Стол, перед которым уместился Кирк, примерно четыре метра в длину и около полутора в ширину взгромоздился на изогнутых деревянных колоннах с увесистыми металлическими набалдашниками, упертыми в пол. Закругления этих несущих весь вес тяжелого письменного предмета интерьера представляли собой нормандские шеломы, которые служили защитой для голов воинов в сражении. Конус и спускающаяся на переносицу полоса металла. Шлемы водрузились на позолоченные головы. Один из вылитых в печах воинов что-то кричал, другой был спокоен, а два других, что отвернулись на выход из кабинета, подмигивали входящим сюда посетителям.

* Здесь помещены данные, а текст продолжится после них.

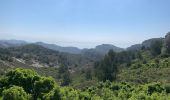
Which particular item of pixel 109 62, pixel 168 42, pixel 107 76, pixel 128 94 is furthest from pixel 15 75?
pixel 168 42

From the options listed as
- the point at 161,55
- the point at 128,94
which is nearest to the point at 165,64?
the point at 161,55

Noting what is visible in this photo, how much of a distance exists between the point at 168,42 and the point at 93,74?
39229 mm

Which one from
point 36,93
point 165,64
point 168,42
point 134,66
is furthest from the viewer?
point 168,42

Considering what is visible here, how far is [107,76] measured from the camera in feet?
349

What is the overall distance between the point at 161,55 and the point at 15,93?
101372 millimetres

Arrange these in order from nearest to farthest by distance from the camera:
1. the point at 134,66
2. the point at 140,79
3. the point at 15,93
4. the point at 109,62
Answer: the point at 15,93, the point at 140,79, the point at 109,62, the point at 134,66

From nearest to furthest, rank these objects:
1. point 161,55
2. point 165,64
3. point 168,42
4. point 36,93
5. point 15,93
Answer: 1. point 15,93
2. point 36,93
3. point 165,64
4. point 161,55
5. point 168,42

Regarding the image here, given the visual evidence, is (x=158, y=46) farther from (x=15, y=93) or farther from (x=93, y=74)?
(x=15, y=93)

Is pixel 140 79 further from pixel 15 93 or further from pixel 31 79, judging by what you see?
pixel 15 93

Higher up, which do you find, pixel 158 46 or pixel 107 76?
pixel 158 46

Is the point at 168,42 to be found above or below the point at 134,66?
above

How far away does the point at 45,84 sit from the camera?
47.6 m

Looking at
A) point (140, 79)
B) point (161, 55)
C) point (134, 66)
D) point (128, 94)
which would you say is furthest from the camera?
point (161, 55)

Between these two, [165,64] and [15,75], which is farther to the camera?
[165,64]
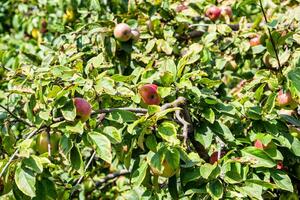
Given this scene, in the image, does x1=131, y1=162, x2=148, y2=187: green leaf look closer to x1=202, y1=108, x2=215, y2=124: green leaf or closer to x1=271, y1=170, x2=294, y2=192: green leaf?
x1=202, y1=108, x2=215, y2=124: green leaf

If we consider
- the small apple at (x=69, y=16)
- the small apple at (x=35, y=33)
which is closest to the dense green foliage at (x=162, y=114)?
the small apple at (x=69, y=16)

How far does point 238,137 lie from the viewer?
5.78 feet

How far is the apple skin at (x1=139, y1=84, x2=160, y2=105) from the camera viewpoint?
159 cm

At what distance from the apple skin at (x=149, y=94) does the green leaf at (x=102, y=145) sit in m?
0.30

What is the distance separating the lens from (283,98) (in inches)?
70.8

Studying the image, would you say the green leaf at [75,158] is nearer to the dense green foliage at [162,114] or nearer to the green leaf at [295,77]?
the dense green foliage at [162,114]

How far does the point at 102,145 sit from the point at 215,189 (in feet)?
0.96

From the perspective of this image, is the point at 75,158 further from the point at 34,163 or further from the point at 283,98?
the point at 283,98

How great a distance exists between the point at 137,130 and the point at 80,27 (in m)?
0.81

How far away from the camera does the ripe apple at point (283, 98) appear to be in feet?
5.88

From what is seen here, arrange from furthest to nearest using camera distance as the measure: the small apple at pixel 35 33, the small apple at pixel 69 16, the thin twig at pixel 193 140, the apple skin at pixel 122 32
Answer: the small apple at pixel 35 33 → the small apple at pixel 69 16 → the apple skin at pixel 122 32 → the thin twig at pixel 193 140

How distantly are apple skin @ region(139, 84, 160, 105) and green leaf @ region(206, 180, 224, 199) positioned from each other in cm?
34

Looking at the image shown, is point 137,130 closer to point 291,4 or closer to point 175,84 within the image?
point 175,84

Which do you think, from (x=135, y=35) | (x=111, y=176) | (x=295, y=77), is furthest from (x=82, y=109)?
(x=111, y=176)
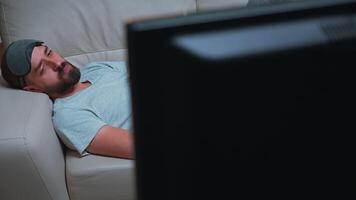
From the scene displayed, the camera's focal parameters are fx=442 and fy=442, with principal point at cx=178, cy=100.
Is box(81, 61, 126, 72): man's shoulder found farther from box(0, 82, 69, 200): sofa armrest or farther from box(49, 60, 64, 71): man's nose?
box(0, 82, 69, 200): sofa armrest

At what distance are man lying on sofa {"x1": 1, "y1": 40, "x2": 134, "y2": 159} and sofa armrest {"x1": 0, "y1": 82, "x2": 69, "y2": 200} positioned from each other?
8cm

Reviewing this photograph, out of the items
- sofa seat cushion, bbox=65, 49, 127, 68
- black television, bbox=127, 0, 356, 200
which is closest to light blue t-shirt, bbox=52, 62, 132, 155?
sofa seat cushion, bbox=65, 49, 127, 68

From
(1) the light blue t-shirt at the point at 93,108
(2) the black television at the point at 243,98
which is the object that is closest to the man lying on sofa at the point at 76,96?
(1) the light blue t-shirt at the point at 93,108

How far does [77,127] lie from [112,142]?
0.14 m

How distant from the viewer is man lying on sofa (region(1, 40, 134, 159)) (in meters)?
1.58

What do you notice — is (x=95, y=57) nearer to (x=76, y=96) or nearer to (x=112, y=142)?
(x=76, y=96)

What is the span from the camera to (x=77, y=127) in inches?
62.6

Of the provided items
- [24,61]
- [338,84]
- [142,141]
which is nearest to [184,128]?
[142,141]

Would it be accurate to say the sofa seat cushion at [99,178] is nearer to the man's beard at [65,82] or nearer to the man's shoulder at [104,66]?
the man's beard at [65,82]

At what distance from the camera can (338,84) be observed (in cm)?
38

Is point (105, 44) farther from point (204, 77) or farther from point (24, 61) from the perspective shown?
point (204, 77)

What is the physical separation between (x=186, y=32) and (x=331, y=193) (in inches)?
8.3

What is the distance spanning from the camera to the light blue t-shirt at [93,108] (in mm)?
1589

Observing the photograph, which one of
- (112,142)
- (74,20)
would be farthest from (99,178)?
(74,20)
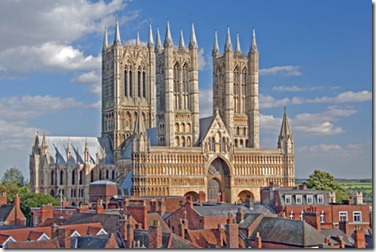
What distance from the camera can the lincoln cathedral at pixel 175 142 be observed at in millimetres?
103562

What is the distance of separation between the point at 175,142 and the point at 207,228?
5812 centimetres

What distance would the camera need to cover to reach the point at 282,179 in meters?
110

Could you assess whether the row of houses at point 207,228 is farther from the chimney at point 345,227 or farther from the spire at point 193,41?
the spire at point 193,41

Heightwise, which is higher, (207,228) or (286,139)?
(286,139)

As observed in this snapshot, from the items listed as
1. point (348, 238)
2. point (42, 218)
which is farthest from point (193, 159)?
point (348, 238)

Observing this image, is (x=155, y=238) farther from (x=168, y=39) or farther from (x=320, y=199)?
(x=168, y=39)

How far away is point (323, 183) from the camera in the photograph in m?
101

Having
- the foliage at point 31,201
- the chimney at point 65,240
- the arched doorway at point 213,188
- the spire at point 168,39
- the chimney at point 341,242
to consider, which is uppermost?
the spire at point 168,39

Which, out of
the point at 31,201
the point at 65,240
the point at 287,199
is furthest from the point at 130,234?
the point at 31,201

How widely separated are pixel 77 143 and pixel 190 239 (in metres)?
78.9

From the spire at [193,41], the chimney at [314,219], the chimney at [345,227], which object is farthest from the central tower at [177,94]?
the chimney at [314,219]

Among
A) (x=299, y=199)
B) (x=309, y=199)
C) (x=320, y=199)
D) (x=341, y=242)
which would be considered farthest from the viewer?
(x=320, y=199)

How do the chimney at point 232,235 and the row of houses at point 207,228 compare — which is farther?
the chimney at point 232,235

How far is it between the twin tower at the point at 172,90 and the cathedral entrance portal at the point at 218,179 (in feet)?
13.5
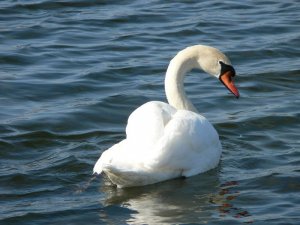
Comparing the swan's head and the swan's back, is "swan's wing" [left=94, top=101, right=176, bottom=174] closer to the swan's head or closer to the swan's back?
the swan's back

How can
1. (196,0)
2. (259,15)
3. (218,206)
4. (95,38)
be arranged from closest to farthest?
(218,206)
(95,38)
(259,15)
(196,0)

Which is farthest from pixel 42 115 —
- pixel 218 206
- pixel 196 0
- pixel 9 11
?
pixel 196 0

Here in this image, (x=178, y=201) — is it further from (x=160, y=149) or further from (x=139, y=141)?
(x=139, y=141)

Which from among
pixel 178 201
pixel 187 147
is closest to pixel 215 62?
pixel 187 147

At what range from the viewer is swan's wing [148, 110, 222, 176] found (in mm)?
8320

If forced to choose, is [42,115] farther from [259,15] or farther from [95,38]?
[259,15]

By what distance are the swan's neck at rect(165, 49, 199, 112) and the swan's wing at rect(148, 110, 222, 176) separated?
828 millimetres

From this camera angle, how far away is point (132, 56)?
13.5 metres

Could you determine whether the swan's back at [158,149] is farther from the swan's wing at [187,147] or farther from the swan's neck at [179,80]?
the swan's neck at [179,80]

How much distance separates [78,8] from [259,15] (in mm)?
2902

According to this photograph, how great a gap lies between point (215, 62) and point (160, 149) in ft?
6.23

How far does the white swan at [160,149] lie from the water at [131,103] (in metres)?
0.13

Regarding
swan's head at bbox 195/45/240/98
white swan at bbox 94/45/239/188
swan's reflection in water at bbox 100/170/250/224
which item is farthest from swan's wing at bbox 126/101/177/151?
swan's head at bbox 195/45/240/98

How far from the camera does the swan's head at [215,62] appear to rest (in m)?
9.88
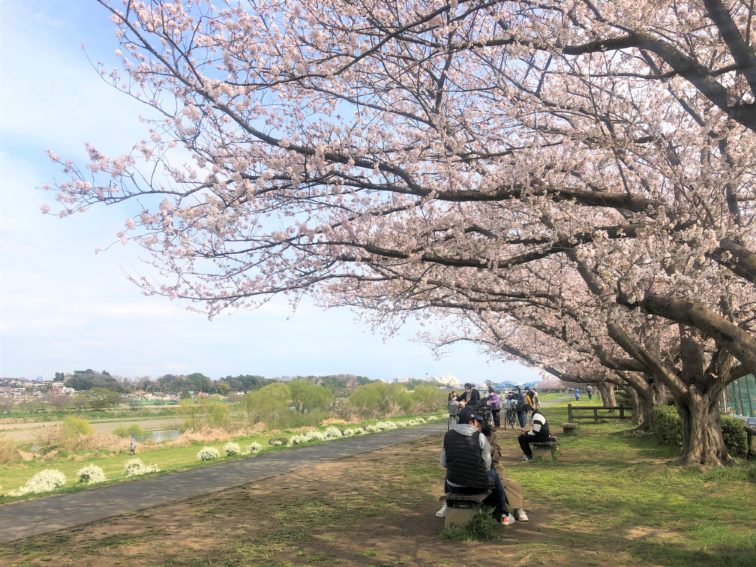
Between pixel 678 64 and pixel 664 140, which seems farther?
pixel 664 140

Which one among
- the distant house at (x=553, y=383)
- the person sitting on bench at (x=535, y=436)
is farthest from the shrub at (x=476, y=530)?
the distant house at (x=553, y=383)

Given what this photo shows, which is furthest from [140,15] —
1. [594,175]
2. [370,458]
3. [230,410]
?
[230,410]

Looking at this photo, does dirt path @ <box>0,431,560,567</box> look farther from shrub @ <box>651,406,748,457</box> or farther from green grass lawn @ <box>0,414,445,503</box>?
shrub @ <box>651,406,748,457</box>

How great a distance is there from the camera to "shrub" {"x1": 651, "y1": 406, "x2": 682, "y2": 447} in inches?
512

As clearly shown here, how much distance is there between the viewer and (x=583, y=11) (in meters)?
5.48

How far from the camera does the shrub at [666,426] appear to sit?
42.7 feet

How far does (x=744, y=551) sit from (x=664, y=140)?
4853 mm

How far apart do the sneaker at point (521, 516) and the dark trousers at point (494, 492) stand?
30 centimetres

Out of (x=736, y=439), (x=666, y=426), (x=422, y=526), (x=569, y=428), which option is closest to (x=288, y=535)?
(x=422, y=526)

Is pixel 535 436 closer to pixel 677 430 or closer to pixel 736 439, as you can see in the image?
pixel 677 430

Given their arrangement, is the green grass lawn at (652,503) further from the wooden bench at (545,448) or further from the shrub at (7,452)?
the shrub at (7,452)

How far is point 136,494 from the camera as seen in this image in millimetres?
9062

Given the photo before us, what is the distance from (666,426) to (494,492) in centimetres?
953

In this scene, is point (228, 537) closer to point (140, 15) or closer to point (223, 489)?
point (223, 489)
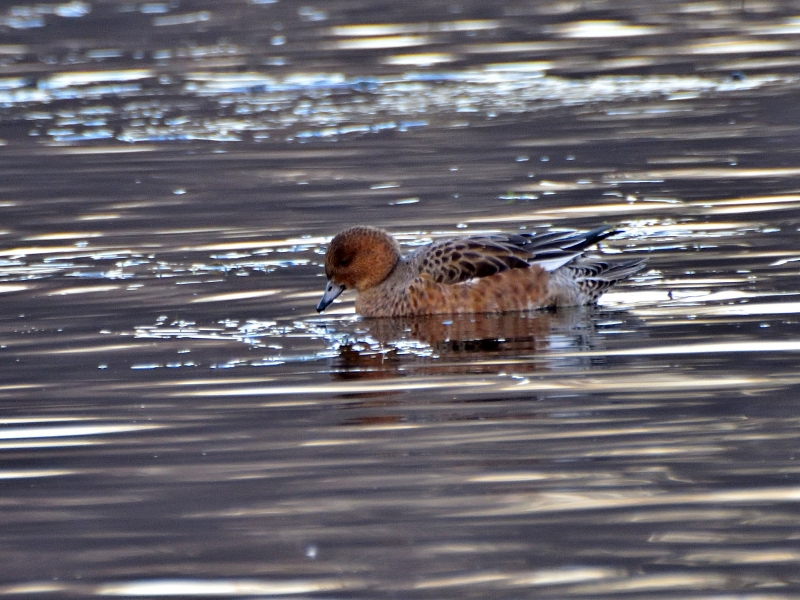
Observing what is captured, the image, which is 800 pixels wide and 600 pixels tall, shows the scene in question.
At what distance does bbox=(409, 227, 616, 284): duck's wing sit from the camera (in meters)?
9.32

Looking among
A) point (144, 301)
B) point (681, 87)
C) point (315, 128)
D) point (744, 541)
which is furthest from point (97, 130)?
point (744, 541)

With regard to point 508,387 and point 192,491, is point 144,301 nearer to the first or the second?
point 508,387

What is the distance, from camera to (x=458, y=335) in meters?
8.84

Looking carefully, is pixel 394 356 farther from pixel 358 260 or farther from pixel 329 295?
pixel 358 260

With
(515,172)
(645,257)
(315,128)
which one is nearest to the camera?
(645,257)

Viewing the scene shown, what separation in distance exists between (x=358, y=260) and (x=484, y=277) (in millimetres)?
806

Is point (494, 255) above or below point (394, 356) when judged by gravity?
above

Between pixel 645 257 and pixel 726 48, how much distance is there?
11.6 m

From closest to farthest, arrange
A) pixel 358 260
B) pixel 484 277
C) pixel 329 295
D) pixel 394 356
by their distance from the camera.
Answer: pixel 394 356 < pixel 484 277 < pixel 329 295 < pixel 358 260

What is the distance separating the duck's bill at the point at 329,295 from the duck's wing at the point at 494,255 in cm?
49

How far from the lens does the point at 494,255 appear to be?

Резьба на столе отличалась от той, что использовалась на стуле, но все же гармонировала с письменным массивом. Несколько выдвижных ящиков, вделанных по краям, повторяли изгибы ног стола с одного края и извивались, как волны на детских рисунках, с внутренней стороны. Они занимали всю высота стола. Один ящик метра в полтора длиной размещался под столешницей и всегда запирался на ключ, который Кирк уже давно обнаружил и, время от времени, радовал себя запретными знаниями. Впрочем, ничего особо ценного там не было. Банковские бумаги, акции и документы на дом, складские помещения в старом Воллдриме, акты о праве собственности Лилианны Беккет на здание аптеки и другие мелочи. Отец оставил здесь несколько изящных предметов, не ясного применения, походивших на сувениры. Возможно, изделия имели ювелирную ценность или историческую?

Столешница представляла собой цельный кусок дерева, причем на ней читались годовые кольца невероятно толстого ствола. Весь срез дерева вместили в раму из выкрашенного черного бука. Этот стол, вероятно, стоил немалых денег и вряд ли имелись его копии. Наследие Беккетов досталось им от прародителей Кирилла Беккета, отца Кирка. Несмотря на возраст, древесина излучала запах лака, смешанный с преставлением о том, как пахнет консервативная старина. Терпкий и основательный.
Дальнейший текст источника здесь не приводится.